===== Data excerpts =====

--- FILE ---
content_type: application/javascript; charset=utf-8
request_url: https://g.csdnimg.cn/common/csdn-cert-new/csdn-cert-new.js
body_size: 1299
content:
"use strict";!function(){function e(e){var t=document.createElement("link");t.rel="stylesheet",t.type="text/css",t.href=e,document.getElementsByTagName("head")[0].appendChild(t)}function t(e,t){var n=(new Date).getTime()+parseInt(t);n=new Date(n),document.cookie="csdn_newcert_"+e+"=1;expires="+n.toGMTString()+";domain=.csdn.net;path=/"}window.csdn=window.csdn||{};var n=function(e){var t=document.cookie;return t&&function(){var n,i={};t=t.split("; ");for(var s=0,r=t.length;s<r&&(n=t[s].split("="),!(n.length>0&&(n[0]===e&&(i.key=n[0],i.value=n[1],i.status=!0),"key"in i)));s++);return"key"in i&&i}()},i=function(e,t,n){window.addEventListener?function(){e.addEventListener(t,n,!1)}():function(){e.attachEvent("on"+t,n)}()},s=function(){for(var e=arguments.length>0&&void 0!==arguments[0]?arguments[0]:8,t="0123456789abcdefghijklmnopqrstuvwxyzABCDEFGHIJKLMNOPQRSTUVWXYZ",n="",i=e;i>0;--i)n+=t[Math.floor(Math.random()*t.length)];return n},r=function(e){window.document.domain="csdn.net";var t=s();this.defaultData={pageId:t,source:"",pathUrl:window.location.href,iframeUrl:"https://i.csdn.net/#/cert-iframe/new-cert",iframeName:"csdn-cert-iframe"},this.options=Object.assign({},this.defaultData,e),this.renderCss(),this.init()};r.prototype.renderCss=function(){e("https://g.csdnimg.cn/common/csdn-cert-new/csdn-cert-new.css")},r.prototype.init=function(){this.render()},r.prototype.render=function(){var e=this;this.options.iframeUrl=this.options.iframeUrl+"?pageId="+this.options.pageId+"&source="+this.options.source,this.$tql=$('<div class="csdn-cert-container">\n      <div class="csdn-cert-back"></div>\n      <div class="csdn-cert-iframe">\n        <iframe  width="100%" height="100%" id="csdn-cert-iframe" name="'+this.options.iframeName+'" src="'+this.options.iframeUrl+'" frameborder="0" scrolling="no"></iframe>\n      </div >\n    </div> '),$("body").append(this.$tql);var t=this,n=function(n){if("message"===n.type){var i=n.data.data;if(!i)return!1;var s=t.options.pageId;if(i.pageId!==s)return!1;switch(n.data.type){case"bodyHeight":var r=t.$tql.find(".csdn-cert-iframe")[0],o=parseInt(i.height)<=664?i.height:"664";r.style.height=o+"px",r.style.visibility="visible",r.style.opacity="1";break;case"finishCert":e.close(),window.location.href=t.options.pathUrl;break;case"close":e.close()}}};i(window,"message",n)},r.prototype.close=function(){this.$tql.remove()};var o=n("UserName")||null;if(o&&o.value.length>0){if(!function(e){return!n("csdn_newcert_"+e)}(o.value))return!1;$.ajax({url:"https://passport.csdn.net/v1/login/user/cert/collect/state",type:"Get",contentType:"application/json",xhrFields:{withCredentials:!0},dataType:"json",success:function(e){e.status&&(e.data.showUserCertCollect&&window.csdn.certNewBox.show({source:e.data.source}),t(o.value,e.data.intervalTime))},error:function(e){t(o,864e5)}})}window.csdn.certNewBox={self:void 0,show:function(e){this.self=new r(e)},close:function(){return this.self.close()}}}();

=====

• Activity:
Copy each record exactly, leaving nothing out.

• Response to the exercise:
--- FILE ---
content_type: application/javascript; charset=utf-8
request_url: https://g.csdnimg.cn/common/csdn-cert-new/csdn-cert-new.js
body_size: 1299
content:
"use strict";!function(){function e(e){var t=document.createElement("link");t.rel="stylesheet",t.type="text/css",t.href=e,document.getElementsByTagName("head")[0].appendChild(t)}function t(e,t){var n=(new Date).getTime()+parseInt(t);n=new Date(n),document.cookie="csdn_newcert_"+e+"=1;expires="+n.toGMTString()+";domain=.csdn.net;path=/"}window.csdn=window.csdn||{};var n=function(e){var t=document.cookie;return t&&function(){var n,i={};t=t.split("; ");for(var s=0,r=t.length;s<r&&(n=t[s].split("="),!(n.length>0&&(n[0]===e&&(i.key=n[0],i.value=n[1],i.status=!0),"key"in i)));s++);return"key"in i&&i}()},i=function(e,t,n){window.addEventListener?function(){e.addEventListener(t,n,!1)}():function(){e.attachEvent("on"+t,n)}()},s=function(){for(var e=arguments.length>0&&void 0!==arguments[0]?arguments[0]:8,t="0123456789abcdefghijklmnopqrstuvwxyzABCDEFGHIJKLMNOPQRSTUVWXYZ",n="",i=e;i>0;--i)n+=t[Math.floor(Math.random()*t.length)];return n},r=function(e){window.document.domain="csdn.net";var t=s();this.defaultData={pageId:t,source:"",pathUrl:window.location.href,iframeUrl:"https://i.csdn.net/#/cert-iframe/new-cert",iframeName:"csdn-cert-iframe"},this.options=Object.assign({},this.defaultData,e),this.renderCss(),this.init()};r.prototype.renderCss=function(){e("https://g.csdnimg.cn/common/csdn-cert-new/csdn-cert-new.css")},r.prototype.init=function(){this.render()},r.prototype.render=function(){var e=this;this.options.iframeUrl=this.options.iframeUrl+"?pageId="+this.options.pageId+"&source="+this.options.source,this.$tql=$('<div class="csdn-cert-container">\n      <div class="csdn-cert-back"></div>\n      <div class="csdn-cert-iframe">\n        <iframe  width="100%" height="100%" id="csdn-cert-iframe" name="'+this.options.iframeName+'" src="'+this.options.iframeUrl+'" frameborder="0" scrolling="no"></iframe>\n      </div >\n    </div> '),$("body").append(this.$tql);var t=this,n=function(n){if("message"===n.type){var i=n.data.data;if(!i)return!1;var s=t.options.pageId;if(i.pageId!==s)return!1;switch(n.data.type){case"bodyHeight":var r=t.$tql.find(".csdn-cert-iframe")[0],o=parseInt(i.height)<=664?i.height:"664";r.style.height=o+"px",r.style.visibility="visible",r.style.opacity="1";break;case"finishCert":e.close(),window.location.href=t.options.pathUrl;break;case"close":e.close()}}};i(window,"message",n)},r.prototype.close=function(){this.$tql.remove()};var o=n("UserName")||null;if(o&&o.value.length>0){if(!function(e){return!n("csdn_newcert_"+e)}(o.value))return!1;$.ajax({url:"https://passport.csdn.net/v1/login/user/cert/collect/state",type:"Get",contentType:"application/json",xhrFields:{withCredentials:!0},dataType:"json",success:function(e){e.status&&(e.data.showUserCertCollect&&window.csdn.certNewBox.show({source:e.data.source}),t(o.value,e.data.intervalTime))},error:function(e){t(o,864e5)}})}window.csdn.certNewBox={self:void 0,show:function(e){this.self=new r(e)},close:function(){return this.self.close()}}}();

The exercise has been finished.